**EXERCISE TASK**
Please rewrite the entries from the line containing "How distant from" through the end of the entries, replacing "kangaroo" with "wallaby" and keeping everything else unchanged. Leave the pictures out of your answer.

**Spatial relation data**

###

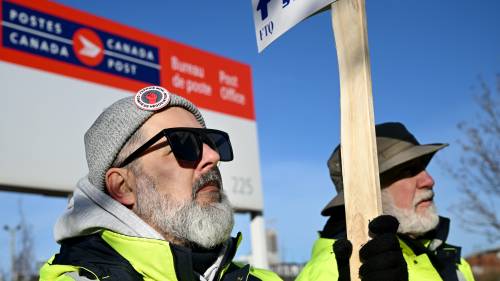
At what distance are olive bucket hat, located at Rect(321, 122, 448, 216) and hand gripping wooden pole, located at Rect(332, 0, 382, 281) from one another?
5.21 feet

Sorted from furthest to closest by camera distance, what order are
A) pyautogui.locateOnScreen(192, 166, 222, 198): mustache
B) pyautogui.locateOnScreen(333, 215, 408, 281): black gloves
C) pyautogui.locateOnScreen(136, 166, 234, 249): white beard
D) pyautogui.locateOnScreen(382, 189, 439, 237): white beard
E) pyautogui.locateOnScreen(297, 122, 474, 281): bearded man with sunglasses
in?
pyautogui.locateOnScreen(382, 189, 439, 237): white beard, pyautogui.locateOnScreen(297, 122, 474, 281): bearded man with sunglasses, pyautogui.locateOnScreen(192, 166, 222, 198): mustache, pyautogui.locateOnScreen(136, 166, 234, 249): white beard, pyautogui.locateOnScreen(333, 215, 408, 281): black gloves

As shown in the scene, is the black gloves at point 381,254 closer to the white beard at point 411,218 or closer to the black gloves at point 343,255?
the black gloves at point 343,255

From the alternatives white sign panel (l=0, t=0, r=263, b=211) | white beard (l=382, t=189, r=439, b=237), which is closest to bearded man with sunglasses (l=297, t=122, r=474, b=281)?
white beard (l=382, t=189, r=439, b=237)

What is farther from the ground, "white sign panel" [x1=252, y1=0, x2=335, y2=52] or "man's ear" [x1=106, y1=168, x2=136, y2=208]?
"white sign panel" [x1=252, y1=0, x2=335, y2=52]

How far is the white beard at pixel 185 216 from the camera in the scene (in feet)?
7.32

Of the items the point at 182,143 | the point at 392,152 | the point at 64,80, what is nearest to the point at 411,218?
the point at 392,152

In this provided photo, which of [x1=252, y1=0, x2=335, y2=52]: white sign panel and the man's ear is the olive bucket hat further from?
[x1=252, y1=0, x2=335, y2=52]: white sign panel

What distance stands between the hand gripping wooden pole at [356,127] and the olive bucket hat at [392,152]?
5.21 ft

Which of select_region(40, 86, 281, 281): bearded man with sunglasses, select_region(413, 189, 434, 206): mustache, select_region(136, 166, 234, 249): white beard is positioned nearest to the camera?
select_region(40, 86, 281, 281): bearded man with sunglasses

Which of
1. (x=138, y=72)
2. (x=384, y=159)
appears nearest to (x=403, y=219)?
(x=384, y=159)

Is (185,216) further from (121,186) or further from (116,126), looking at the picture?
(116,126)

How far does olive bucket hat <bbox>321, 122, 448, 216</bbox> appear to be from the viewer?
3549mm

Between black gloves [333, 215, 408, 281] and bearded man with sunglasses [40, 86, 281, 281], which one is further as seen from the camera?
bearded man with sunglasses [40, 86, 281, 281]

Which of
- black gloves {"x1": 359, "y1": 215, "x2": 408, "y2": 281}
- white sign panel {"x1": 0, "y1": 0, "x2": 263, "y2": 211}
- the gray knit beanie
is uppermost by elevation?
white sign panel {"x1": 0, "y1": 0, "x2": 263, "y2": 211}
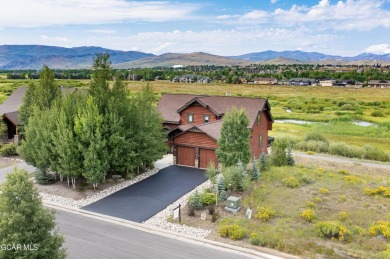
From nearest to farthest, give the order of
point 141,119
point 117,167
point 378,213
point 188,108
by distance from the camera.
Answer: point 378,213 < point 117,167 < point 141,119 < point 188,108

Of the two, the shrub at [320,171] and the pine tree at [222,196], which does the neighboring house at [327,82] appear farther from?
the pine tree at [222,196]

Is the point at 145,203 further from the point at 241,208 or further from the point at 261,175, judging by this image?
the point at 261,175

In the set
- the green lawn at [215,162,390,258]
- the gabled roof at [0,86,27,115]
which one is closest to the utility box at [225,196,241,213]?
the green lawn at [215,162,390,258]

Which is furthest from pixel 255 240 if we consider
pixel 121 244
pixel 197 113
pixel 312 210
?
pixel 197 113

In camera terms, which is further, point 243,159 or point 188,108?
point 188,108

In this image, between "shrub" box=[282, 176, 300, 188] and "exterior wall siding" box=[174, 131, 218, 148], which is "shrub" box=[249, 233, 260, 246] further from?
"exterior wall siding" box=[174, 131, 218, 148]

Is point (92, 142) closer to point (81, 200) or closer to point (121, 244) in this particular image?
point (81, 200)

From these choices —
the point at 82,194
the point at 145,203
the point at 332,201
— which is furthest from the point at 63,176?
the point at 332,201

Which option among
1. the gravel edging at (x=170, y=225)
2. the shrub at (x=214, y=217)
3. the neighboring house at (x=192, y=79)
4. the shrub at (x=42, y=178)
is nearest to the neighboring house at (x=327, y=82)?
the neighboring house at (x=192, y=79)
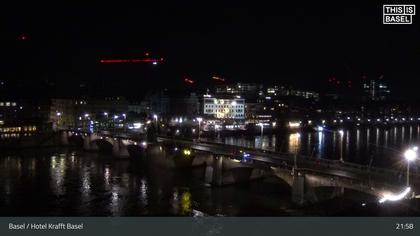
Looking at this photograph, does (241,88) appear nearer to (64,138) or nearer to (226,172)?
(64,138)

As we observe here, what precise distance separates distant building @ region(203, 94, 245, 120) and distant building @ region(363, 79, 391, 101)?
8294 centimetres

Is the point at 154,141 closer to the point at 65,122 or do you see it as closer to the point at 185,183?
the point at 185,183

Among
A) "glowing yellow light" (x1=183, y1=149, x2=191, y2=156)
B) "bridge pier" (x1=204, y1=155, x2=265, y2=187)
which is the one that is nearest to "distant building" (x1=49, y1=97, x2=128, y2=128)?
"glowing yellow light" (x1=183, y1=149, x2=191, y2=156)

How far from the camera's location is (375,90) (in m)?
181

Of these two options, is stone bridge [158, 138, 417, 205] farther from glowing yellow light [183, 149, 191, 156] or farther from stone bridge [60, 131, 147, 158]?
stone bridge [60, 131, 147, 158]

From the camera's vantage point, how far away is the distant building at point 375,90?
178 m

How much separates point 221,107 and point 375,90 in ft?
314

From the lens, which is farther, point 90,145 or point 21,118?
point 21,118

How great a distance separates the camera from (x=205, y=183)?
122ft

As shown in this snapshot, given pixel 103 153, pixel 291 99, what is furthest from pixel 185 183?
pixel 291 99

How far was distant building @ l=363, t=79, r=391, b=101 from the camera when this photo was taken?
17814cm

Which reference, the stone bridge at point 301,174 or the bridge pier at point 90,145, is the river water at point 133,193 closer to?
the stone bridge at point 301,174

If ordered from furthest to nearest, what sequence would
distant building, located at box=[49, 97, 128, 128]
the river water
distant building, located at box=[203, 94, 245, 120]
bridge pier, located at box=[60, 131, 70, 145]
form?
1. distant building, located at box=[203, 94, 245, 120]
2. distant building, located at box=[49, 97, 128, 128]
3. bridge pier, located at box=[60, 131, 70, 145]
4. the river water

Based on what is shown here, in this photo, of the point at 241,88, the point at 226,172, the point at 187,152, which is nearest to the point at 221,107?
the point at 241,88
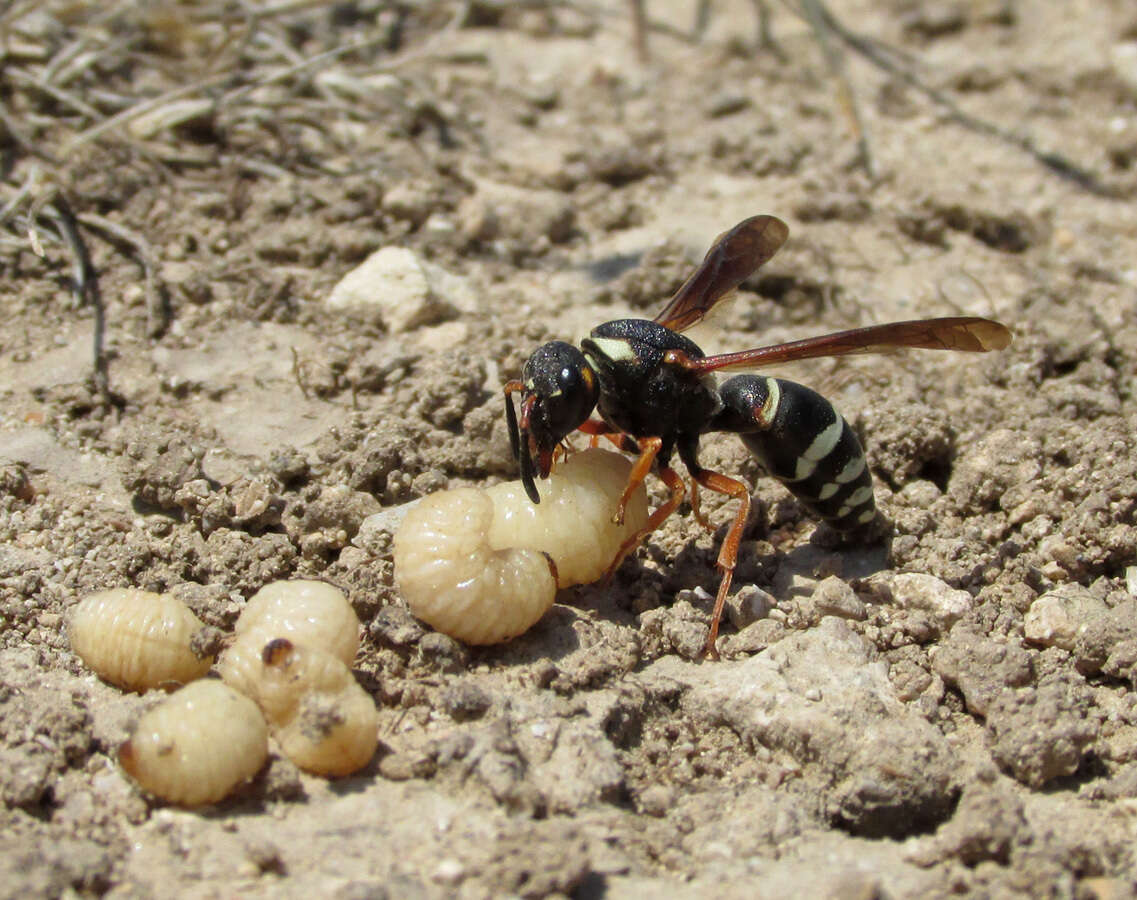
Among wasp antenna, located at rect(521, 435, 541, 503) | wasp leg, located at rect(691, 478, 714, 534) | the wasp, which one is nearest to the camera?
wasp antenna, located at rect(521, 435, 541, 503)

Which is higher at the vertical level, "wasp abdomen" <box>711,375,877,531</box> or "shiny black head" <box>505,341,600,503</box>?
"shiny black head" <box>505,341,600,503</box>

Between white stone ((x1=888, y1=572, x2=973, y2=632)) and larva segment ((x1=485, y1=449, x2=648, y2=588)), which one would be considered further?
white stone ((x1=888, y1=572, x2=973, y2=632))

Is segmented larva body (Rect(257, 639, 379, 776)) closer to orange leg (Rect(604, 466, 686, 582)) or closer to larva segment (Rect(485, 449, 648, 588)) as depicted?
larva segment (Rect(485, 449, 648, 588))

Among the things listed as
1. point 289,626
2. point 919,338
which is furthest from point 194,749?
point 919,338

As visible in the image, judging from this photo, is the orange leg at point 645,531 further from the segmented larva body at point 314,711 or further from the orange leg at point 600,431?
the segmented larva body at point 314,711

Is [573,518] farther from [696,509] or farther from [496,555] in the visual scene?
[696,509]

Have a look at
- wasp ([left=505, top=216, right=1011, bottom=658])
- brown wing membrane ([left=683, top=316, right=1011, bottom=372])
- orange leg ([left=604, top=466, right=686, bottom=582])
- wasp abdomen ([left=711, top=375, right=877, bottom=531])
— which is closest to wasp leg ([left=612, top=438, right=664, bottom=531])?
wasp ([left=505, top=216, right=1011, bottom=658])

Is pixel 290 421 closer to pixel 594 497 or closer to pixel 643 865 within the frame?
pixel 594 497

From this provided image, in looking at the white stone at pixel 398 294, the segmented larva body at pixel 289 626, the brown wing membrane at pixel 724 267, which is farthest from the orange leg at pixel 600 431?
the segmented larva body at pixel 289 626
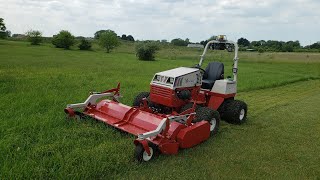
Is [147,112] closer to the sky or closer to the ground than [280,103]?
closer to the sky

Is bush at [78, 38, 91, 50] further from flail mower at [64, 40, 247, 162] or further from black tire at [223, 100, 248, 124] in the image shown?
black tire at [223, 100, 248, 124]

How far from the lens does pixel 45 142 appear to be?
6.18m

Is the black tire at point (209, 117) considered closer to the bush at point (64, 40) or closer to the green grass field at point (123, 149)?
the green grass field at point (123, 149)

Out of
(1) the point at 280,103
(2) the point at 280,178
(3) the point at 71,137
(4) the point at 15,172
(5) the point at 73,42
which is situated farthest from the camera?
(5) the point at 73,42

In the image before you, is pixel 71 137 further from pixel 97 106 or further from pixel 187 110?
pixel 187 110

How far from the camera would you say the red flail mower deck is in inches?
233

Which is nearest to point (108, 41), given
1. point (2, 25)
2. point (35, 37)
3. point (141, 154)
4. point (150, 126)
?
point (35, 37)

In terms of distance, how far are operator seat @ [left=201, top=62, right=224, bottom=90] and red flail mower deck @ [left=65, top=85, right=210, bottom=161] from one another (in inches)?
74.3

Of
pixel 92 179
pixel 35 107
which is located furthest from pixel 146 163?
pixel 35 107

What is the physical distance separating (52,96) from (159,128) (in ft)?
18.6

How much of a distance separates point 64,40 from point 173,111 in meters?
59.7

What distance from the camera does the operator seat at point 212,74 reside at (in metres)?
9.02

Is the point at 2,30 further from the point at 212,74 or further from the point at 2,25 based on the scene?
the point at 212,74

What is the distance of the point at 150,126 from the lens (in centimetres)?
671
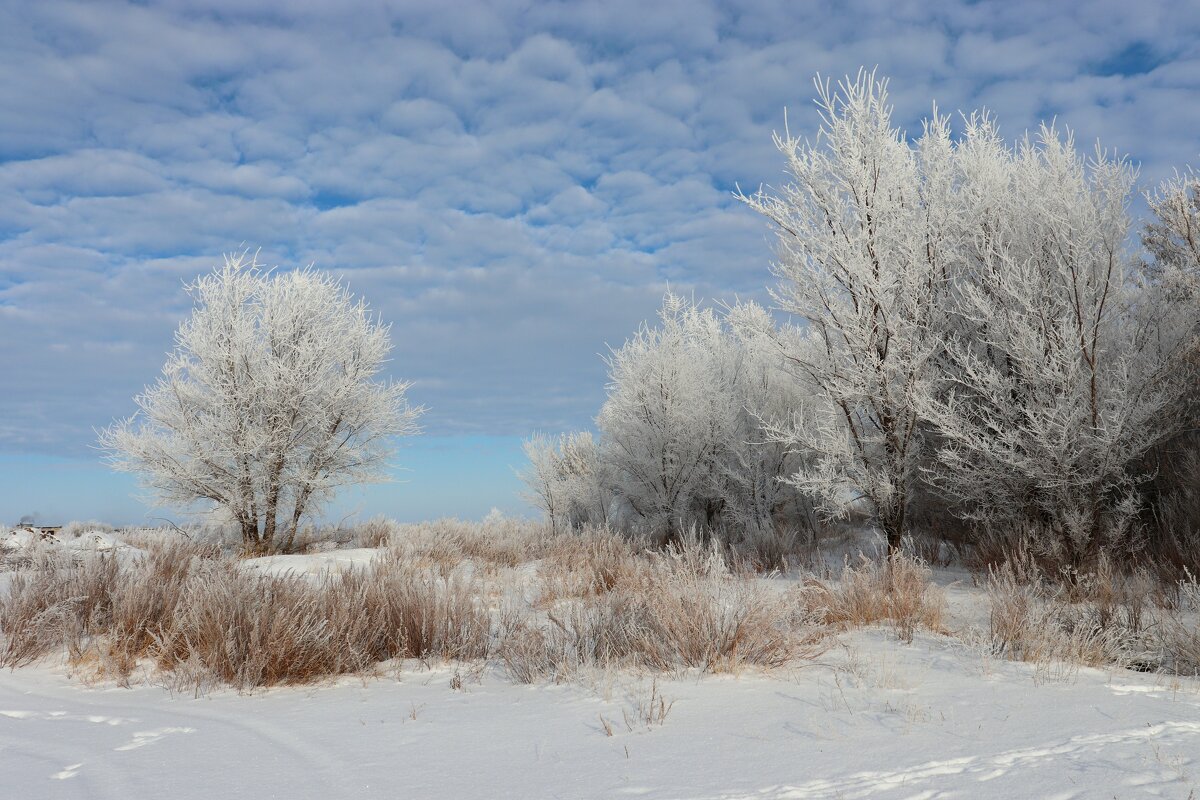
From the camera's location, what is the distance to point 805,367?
9844 mm

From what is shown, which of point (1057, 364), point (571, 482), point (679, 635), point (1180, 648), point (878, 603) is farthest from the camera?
point (571, 482)

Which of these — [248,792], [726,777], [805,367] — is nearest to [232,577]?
[248,792]

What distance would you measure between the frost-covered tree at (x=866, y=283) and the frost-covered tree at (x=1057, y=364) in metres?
0.52

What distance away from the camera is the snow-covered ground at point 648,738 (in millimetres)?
2617

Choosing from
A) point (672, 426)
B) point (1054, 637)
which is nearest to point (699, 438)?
point (672, 426)

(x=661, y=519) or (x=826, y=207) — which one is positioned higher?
(x=826, y=207)

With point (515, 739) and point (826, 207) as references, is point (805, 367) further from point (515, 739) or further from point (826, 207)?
point (515, 739)

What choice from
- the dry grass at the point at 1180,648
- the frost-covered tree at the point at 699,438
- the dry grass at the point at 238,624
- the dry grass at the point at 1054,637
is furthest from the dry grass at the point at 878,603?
the frost-covered tree at the point at 699,438

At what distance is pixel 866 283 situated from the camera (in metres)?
8.84

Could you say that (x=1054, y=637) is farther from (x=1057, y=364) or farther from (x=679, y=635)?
(x=1057, y=364)

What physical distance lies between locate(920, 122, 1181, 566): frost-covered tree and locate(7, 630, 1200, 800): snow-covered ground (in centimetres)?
507

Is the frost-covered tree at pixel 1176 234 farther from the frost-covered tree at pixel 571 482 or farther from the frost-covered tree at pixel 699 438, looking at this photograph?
the frost-covered tree at pixel 571 482

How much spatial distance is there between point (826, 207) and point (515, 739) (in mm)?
7873

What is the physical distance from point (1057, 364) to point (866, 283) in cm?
228
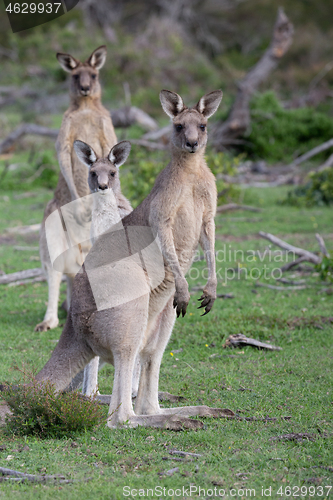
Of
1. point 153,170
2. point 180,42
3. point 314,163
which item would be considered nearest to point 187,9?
point 180,42

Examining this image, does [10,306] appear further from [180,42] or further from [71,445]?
[180,42]

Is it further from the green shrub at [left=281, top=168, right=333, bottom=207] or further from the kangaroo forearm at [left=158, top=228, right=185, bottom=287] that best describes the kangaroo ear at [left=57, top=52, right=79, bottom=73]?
the green shrub at [left=281, top=168, right=333, bottom=207]

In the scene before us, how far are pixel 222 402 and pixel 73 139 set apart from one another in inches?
121

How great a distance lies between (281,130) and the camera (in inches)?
537

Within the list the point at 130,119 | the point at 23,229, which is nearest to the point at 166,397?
the point at 23,229

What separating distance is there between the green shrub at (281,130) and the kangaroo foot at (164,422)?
10856mm

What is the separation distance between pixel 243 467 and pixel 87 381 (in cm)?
126

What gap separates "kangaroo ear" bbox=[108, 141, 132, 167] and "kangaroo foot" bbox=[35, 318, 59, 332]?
182cm

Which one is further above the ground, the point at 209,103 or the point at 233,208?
the point at 209,103

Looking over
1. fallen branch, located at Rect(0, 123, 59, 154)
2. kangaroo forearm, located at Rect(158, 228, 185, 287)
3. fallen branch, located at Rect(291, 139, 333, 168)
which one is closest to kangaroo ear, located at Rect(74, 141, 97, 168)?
kangaroo forearm, located at Rect(158, 228, 185, 287)

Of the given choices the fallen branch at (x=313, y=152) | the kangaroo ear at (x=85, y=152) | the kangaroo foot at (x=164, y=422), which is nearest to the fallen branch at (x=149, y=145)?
the fallen branch at (x=313, y=152)

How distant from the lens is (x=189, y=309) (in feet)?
18.9

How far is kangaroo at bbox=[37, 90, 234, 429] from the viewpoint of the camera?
10.9ft

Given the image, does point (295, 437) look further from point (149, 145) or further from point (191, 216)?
point (149, 145)
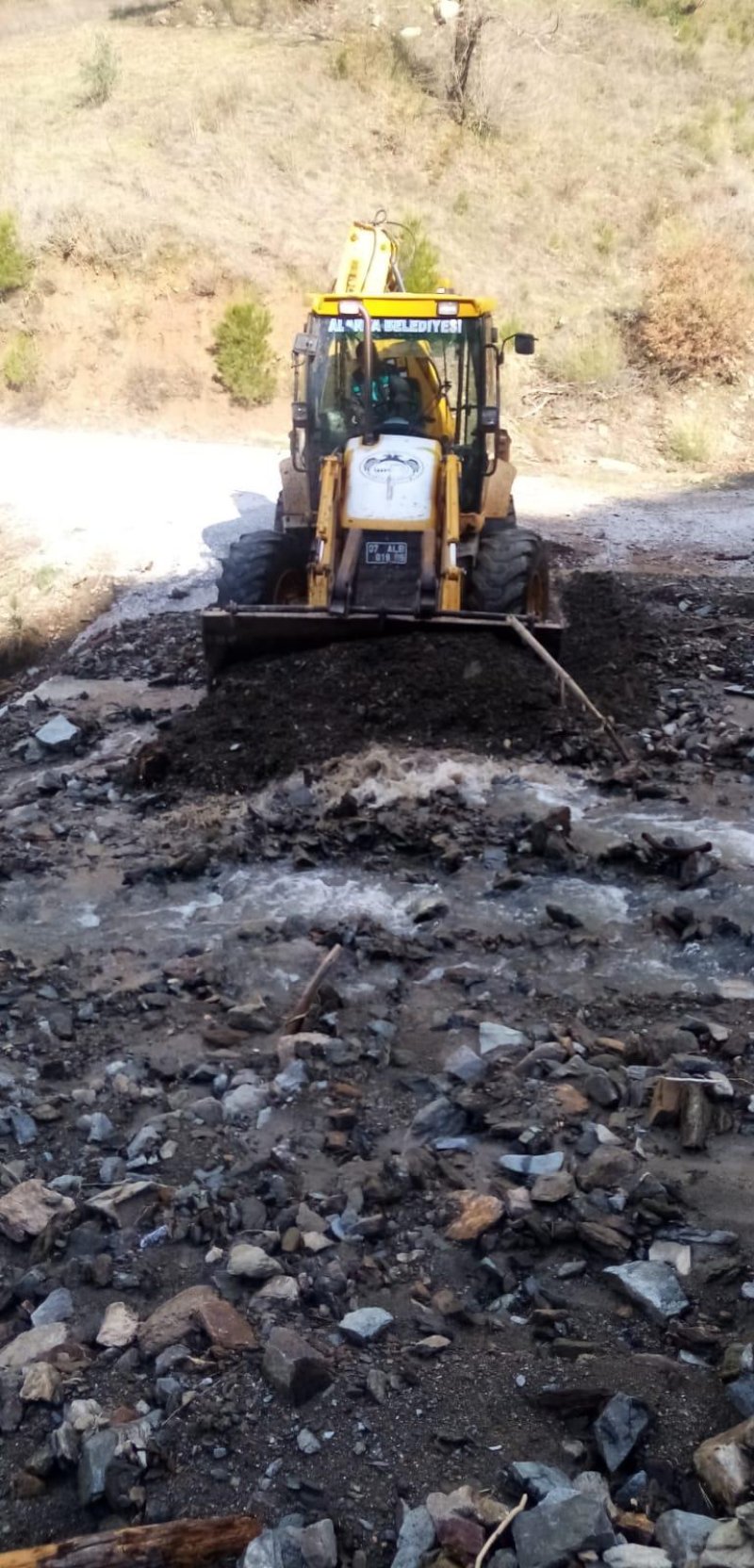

###

**RESULT OF THIS TASK**
How distant from the lens is (x=189, y=309) (in feet)?
18.9

How far is wallaby at bbox=[37, 90, 234, 429] from the viewpoint of the camera?
10.9ft

Given the image, does point (295, 437) look further from point (149, 145) or further from point (191, 216)?
point (149, 145)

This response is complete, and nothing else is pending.